What the interface looks like

Once installed you launch the UI with littlesnitch or by visiting http://localhost:3031/ — bookmark it or install the Progressive Web App. Chromium family browsers support PWA natively; Firefox users can get similar behavior with the PWA extension. The connections view lists current and past activity, shows what your rules and blocklists are stopping, and offers sorting and filters (by last activity, data volume, name) so oddballs jump out. There’s a traffic diagram with drag‑to‑zoom to focus on a time window; blocking a connection is literally a single click.

Rules, blocklists and formats

Blocklists let you cut off whole categories at once; Little Snitch downloads and updates them automatically. It accepts a handful of common formats — one domain per line, one hostname per line, /etc/hosts style, and CIDR ranges — but not wildcards, regex/glob patterns or URL lists. Popular lists like Hagezi, Peter Lowe, Steven Black and oisd.nl are mentioned as starting points. Note: the .lsrules format from macOS is not compatible with the Linux version. Rules go deeper than blocklists — target a specific process, port or protocol, and compose broad or narrow policies as you need.
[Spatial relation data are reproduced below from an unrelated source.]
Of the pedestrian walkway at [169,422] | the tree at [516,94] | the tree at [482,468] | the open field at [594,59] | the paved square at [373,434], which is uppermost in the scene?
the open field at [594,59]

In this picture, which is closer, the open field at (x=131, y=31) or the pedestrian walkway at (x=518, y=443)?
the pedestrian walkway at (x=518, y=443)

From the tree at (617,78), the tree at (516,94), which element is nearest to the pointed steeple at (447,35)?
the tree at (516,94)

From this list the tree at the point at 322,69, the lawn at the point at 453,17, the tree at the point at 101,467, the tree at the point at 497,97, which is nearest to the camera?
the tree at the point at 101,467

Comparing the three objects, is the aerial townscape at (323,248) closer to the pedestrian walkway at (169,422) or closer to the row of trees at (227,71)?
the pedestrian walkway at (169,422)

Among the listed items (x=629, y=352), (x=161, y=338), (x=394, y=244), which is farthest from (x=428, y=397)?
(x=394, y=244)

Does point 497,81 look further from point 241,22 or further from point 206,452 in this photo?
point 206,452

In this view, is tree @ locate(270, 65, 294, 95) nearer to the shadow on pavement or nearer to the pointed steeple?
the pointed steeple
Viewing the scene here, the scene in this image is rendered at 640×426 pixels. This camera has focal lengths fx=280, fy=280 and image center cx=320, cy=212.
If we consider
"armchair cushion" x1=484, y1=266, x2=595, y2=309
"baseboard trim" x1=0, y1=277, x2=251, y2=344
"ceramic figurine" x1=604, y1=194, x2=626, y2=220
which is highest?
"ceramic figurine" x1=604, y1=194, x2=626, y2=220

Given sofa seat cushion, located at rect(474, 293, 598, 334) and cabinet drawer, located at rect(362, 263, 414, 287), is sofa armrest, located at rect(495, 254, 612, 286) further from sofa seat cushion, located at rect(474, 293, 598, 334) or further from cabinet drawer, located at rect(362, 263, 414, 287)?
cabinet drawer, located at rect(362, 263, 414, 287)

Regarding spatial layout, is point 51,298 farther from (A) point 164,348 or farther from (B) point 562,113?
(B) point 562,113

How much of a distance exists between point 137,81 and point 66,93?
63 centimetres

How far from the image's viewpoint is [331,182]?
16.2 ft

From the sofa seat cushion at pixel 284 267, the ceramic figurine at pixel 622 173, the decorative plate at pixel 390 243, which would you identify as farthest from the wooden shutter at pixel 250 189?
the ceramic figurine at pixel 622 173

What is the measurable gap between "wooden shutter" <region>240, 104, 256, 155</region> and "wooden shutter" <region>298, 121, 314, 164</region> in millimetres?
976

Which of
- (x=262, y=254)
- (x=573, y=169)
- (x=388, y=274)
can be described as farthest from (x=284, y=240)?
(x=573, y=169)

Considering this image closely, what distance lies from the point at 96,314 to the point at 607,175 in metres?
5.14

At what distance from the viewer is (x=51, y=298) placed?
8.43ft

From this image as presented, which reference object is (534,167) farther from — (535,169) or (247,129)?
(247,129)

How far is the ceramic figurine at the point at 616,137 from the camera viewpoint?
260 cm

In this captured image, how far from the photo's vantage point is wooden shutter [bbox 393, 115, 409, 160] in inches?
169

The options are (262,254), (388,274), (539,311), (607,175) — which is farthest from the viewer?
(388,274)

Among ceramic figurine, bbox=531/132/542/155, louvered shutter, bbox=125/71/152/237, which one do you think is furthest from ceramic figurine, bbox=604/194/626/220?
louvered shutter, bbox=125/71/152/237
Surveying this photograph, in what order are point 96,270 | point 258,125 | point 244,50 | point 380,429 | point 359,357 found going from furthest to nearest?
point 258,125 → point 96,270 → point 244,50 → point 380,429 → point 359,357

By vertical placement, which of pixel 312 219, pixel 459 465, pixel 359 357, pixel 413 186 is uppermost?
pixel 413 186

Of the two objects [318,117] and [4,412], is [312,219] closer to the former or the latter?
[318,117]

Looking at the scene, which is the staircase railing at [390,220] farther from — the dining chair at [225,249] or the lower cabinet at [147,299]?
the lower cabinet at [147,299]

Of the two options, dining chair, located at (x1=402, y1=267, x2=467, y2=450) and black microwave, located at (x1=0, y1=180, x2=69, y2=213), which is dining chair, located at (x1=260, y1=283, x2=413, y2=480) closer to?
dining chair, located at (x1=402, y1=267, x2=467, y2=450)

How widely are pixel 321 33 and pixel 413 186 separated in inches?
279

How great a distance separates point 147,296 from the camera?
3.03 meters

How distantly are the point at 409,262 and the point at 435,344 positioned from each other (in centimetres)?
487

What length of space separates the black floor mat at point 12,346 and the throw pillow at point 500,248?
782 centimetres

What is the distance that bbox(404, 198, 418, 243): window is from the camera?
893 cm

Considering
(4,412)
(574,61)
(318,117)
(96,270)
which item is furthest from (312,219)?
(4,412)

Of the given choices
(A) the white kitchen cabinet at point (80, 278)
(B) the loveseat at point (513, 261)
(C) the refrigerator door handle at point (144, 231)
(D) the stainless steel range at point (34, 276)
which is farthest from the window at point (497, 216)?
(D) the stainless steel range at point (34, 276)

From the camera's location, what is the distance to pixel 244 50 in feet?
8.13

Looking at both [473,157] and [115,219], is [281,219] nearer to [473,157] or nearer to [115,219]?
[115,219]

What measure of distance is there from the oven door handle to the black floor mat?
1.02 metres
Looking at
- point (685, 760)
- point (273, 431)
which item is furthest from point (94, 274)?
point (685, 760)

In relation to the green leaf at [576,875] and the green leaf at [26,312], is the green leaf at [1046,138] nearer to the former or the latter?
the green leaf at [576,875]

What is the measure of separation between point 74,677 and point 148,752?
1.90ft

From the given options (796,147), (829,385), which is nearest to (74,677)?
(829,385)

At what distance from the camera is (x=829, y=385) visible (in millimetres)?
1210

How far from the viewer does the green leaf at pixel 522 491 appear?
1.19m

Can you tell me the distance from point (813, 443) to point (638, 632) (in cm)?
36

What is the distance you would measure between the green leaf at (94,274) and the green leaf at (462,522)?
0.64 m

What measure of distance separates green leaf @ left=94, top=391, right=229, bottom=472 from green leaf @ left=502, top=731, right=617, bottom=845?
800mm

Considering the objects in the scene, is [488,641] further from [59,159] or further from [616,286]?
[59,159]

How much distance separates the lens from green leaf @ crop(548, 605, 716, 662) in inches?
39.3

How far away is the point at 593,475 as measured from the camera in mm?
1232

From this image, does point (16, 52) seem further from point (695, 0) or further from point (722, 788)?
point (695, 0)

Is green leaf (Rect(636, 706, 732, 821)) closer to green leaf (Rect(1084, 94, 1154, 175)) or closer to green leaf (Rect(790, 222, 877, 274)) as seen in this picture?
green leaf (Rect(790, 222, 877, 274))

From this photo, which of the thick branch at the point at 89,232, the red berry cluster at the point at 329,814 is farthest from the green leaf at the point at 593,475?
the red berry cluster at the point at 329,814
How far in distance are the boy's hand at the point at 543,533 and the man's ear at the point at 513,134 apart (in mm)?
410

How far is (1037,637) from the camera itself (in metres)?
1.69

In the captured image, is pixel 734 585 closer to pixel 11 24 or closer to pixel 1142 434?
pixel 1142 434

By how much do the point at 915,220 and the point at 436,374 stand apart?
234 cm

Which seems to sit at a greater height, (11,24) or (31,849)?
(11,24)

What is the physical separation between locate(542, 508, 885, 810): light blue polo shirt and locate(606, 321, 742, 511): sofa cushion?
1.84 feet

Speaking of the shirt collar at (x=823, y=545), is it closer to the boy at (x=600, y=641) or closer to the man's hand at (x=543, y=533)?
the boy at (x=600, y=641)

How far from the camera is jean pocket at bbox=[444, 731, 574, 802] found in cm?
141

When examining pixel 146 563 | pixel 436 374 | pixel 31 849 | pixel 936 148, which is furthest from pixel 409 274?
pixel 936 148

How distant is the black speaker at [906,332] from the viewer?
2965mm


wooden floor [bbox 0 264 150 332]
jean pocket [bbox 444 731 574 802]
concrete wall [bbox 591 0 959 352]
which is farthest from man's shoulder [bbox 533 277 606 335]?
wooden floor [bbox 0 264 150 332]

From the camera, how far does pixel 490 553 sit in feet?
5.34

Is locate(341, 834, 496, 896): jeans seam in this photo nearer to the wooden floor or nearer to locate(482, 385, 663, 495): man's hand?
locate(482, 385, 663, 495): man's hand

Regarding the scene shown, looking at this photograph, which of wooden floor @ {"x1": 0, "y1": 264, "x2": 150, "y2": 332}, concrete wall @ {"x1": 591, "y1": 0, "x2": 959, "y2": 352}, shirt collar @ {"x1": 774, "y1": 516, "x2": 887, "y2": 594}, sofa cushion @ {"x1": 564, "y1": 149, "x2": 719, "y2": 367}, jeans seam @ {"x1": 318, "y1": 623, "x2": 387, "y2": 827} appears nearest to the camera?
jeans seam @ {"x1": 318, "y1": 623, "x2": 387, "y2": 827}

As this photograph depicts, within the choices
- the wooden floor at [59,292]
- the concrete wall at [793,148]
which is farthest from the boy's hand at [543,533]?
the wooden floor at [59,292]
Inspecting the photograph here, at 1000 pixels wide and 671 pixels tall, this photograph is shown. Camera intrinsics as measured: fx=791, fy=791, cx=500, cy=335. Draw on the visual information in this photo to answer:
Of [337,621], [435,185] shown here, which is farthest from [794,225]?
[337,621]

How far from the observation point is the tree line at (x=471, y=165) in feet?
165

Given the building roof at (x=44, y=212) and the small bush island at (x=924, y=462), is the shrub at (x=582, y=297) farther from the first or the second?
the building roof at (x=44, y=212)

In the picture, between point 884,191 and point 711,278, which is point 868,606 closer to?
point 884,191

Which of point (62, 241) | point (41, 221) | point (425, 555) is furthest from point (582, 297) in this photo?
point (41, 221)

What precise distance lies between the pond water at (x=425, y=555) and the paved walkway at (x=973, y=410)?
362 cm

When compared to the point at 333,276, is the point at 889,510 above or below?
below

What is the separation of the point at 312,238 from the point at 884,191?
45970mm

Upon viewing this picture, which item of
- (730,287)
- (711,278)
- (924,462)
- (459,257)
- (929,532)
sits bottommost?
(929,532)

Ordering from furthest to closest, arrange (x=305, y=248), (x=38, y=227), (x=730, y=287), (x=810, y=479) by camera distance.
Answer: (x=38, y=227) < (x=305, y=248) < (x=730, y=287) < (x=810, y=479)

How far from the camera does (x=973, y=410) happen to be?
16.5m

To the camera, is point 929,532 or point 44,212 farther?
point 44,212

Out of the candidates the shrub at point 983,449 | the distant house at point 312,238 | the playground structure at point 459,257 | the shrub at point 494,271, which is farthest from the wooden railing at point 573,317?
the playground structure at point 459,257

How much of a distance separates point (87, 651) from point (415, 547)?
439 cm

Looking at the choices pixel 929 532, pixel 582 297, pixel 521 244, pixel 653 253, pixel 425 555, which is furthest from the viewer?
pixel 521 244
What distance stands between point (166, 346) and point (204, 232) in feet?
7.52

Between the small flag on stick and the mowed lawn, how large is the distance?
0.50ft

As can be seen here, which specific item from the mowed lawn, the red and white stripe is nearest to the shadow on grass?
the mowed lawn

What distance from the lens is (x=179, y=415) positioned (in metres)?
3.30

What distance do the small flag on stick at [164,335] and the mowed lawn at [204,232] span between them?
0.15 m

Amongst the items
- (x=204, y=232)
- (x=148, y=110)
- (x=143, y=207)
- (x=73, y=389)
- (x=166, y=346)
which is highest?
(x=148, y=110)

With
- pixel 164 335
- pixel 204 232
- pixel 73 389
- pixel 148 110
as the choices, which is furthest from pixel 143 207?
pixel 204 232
Under the hood and important caveats

Little Snitch hooks into the kernel using eBPF; an eBPF program watches outgoing connections, feeds a daemon that tracks stats and enforces rules, and the UI serves from that daemon. The source for both the eBPF program and the web UI is on GitHub, and advanced users can swap in their own builds. Default configs live in /var/lib/littlesnitch/config/ and you should place edits in /var/lib/littlesnitch/overrides/config/ so they persist. One big caveat: the web interface is open to any local process by default — a misbehaving app could, in theory, flip rules or disable filtering — so enable authentication if that worries you. Finally, remember the subtle but crucial line: this is a privacy tool, not a drop‑dead security fortress. eBPF is powerful but bounded, and Little Snitch for Linux is designed to inform and empower, not to be your last line of defense.